§ 元の文章:
専門家 | 主な依頼内容 | 見積報酬額 |
---|---|---|
司法書士 | 法務スケジュールの調整 契約書や議事録の作成 官報公告手続 登記申請手続 | 30万円 |
税理士 | 合併スキームの相談 税務シミュレーション計算 税務意見書の作成 顧問税理士サポート | 40万円 |
社労士 | 社会保険関係手続 総務人事部サポート | 15万円 |
コンサルタント | デュー・ディリジェンス 合併スケジュールの作成支援 | 40万円 |
小計 | 125万円 | |
公告・登記費用 | (行政等に支払う経費) | 27万円 |
合計 | 152万円 |
うーん、ちょっと高いよねというのが社長の率直な感想。合併の成功のためには仕方ないとはいえ、もうちょっと安ければ助かる、という印象でした。
全部まとめたら、安くなる
そこで、弊社では各専門家業務も全部まとめて、全体的なサービスパッケージとしてご提案しました。弊社が各専門家の業務範囲を調整し、総額でご提案させていただきました。

§ やること: 元の文章の「専門家 | 主な依頼内容」から始まって「ば助かる、という印象でした。」までの部分を、一字も変えずに書き写してください。 このあとの行は、元の文章とは別のところから持ってきたものです。

§ 抜き出したデータ:
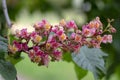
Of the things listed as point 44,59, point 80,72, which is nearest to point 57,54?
point 44,59

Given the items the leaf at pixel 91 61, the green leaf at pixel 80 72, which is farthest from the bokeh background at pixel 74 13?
the leaf at pixel 91 61

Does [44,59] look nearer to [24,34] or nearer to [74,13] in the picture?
[24,34]

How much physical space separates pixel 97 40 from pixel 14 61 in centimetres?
29

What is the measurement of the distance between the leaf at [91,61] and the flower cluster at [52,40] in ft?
0.34

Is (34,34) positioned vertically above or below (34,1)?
below

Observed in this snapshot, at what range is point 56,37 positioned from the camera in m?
0.97

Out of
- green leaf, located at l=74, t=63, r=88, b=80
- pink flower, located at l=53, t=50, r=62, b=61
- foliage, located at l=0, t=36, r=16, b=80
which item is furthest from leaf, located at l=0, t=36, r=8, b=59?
green leaf, located at l=74, t=63, r=88, b=80

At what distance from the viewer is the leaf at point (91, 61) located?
3.62 feet

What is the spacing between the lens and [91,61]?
114 centimetres

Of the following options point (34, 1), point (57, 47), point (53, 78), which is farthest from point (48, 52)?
point (53, 78)

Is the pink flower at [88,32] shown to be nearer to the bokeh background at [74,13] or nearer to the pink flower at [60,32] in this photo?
the pink flower at [60,32]

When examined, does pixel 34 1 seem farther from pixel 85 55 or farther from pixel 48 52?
pixel 48 52

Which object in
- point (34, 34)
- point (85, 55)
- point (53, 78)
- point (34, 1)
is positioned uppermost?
point (34, 1)

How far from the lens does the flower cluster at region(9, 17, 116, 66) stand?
96 centimetres
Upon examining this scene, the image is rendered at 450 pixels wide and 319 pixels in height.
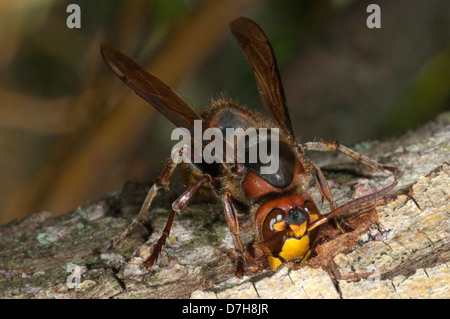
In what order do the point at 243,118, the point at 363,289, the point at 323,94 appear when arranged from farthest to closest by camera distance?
the point at 323,94 → the point at 243,118 → the point at 363,289

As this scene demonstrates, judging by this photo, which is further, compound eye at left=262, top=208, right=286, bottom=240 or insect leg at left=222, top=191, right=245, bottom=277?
insect leg at left=222, top=191, right=245, bottom=277

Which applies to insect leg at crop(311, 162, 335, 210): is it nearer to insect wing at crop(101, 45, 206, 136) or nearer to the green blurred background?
insect wing at crop(101, 45, 206, 136)

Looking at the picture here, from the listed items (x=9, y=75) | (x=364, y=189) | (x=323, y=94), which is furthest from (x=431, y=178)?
(x=9, y=75)

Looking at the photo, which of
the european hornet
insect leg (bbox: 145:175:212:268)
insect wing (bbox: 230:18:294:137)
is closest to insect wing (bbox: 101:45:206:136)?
the european hornet

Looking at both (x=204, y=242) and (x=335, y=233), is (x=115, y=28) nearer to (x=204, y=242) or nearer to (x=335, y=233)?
(x=204, y=242)

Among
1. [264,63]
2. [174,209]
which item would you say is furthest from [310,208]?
[264,63]

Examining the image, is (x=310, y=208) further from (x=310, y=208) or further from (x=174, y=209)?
(x=174, y=209)

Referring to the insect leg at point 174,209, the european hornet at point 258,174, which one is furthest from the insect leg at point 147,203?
the insect leg at point 174,209
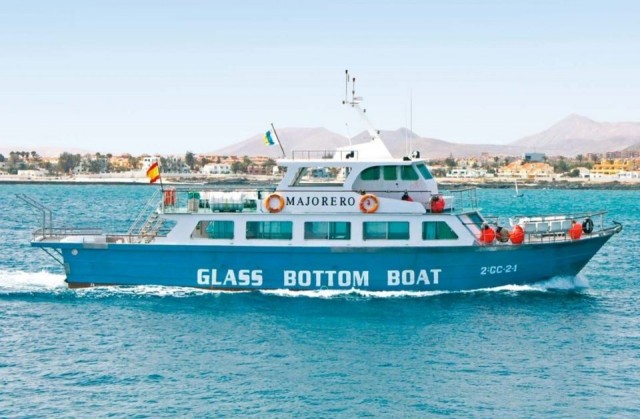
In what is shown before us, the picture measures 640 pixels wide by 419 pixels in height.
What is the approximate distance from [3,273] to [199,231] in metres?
10.5

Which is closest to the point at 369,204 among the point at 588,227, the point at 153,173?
the point at 153,173

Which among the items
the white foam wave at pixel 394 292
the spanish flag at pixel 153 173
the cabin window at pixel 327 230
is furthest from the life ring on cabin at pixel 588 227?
the spanish flag at pixel 153 173

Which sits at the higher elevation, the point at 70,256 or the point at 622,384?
the point at 70,256

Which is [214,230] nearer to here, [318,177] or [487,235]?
[318,177]

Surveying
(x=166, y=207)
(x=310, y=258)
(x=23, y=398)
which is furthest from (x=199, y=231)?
(x=23, y=398)

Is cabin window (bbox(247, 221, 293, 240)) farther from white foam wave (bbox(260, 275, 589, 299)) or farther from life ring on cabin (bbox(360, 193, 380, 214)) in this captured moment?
life ring on cabin (bbox(360, 193, 380, 214))

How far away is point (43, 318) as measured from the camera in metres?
27.7

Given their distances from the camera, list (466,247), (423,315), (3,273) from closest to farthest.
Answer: (423,315)
(466,247)
(3,273)

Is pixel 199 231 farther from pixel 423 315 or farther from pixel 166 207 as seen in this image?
pixel 423 315

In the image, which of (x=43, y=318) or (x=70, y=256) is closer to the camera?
(x=43, y=318)

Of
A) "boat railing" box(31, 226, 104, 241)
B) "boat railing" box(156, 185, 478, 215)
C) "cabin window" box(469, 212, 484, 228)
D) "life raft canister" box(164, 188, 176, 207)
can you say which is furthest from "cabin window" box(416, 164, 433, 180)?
"boat railing" box(31, 226, 104, 241)

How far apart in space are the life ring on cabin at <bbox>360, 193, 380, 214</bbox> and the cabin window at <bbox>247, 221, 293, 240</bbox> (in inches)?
99.5

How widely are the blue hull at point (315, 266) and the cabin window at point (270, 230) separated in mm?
586

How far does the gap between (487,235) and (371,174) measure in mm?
4513
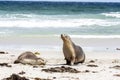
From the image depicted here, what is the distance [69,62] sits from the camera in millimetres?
12695

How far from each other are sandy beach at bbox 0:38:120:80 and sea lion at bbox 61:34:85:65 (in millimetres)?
196

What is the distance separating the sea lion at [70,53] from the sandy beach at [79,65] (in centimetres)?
20

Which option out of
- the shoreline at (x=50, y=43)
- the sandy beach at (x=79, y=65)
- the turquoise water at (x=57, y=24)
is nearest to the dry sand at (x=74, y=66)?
the sandy beach at (x=79, y=65)

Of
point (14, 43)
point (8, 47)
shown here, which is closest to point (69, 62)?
point (8, 47)

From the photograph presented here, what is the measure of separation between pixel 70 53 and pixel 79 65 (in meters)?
0.41

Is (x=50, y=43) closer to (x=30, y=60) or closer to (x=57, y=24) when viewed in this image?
(x=30, y=60)

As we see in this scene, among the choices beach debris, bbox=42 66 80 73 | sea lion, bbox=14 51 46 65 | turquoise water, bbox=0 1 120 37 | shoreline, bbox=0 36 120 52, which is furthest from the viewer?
turquoise water, bbox=0 1 120 37

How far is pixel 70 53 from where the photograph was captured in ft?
41.8

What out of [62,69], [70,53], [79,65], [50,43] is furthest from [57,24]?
[62,69]

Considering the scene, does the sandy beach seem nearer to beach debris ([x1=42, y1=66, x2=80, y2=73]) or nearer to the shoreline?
the shoreline

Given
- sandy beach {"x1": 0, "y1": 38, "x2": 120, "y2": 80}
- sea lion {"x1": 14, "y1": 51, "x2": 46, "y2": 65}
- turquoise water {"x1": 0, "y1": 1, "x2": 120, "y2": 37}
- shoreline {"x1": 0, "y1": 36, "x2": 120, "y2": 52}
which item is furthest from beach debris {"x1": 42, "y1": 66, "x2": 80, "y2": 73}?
turquoise water {"x1": 0, "y1": 1, "x2": 120, "y2": 37}

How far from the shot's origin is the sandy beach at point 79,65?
34.8 feet

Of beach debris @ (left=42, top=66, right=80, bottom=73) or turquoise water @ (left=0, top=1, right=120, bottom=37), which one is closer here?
beach debris @ (left=42, top=66, right=80, bottom=73)

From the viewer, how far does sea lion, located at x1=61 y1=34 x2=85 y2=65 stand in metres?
12.7
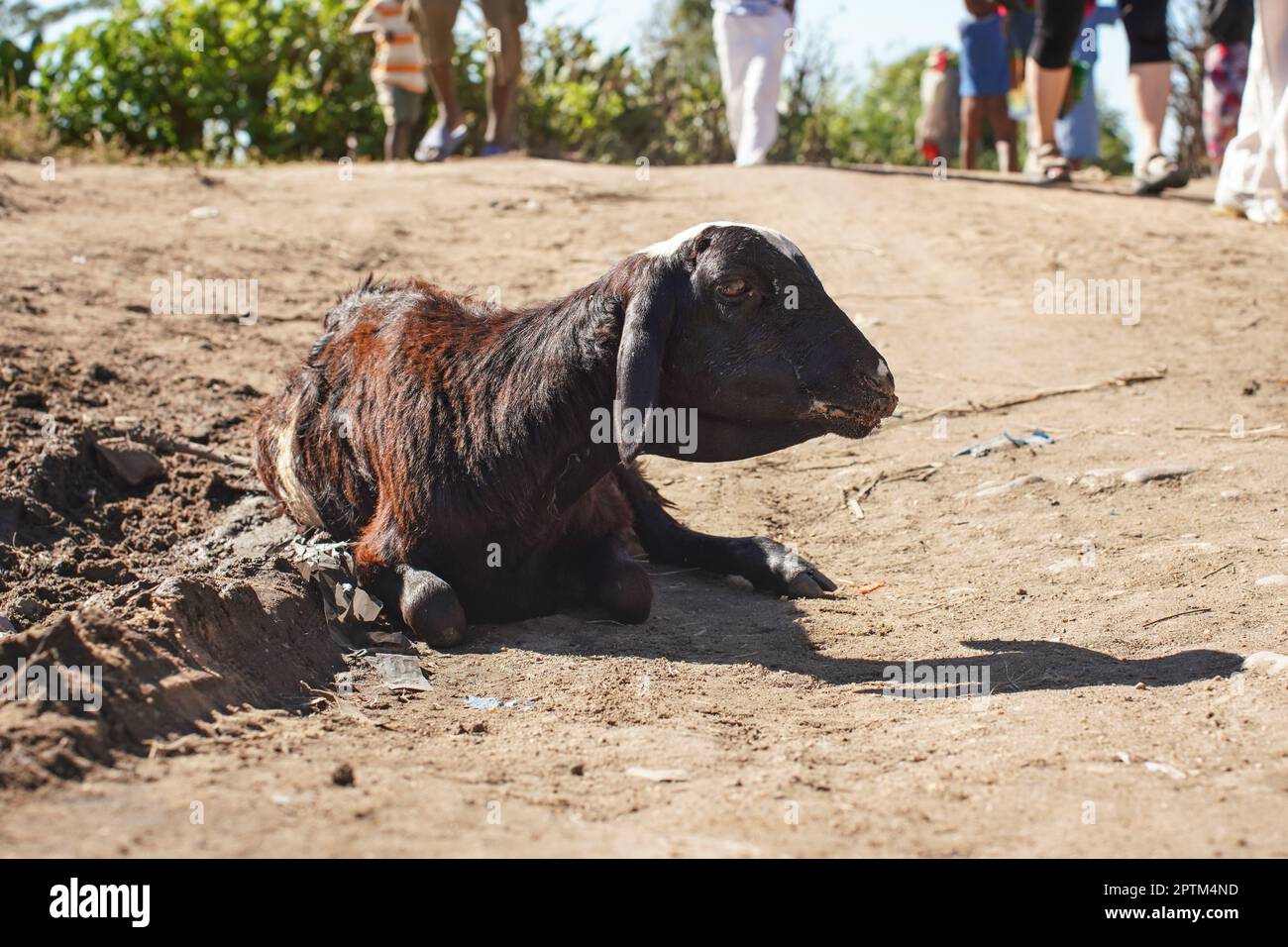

§ 答え:
専門家 | 主な依頼内容 | 見積報酬額 |
---|---|---|
司法書士 | 法務スケジュールの調整 契約書や議事録の作成 官報公告手続 登記申請手続 | 30万円 |
税理士 | 合併スキームの相談 税務シミュレーション計算 税務意見書の作成 顧問税理士サポート | 40万円 |
社労士 | 社会保険関係手続 総務人事部サポート | 15万円 |
コンサルタント | デュー・ディリジェンス 合併スケジュールの作成支援 | 40万円 |
小計 | 125万円 | |
公告・登記費用 | (行政等に支払う経費) | 27万円 |
合計 | 152万円 |
うーん、ちょっと高いよねというのが社長の率直な感想。合併の成功のためには仕方ないとはいえ、もうちょっと安ければ助かる、という印象でした。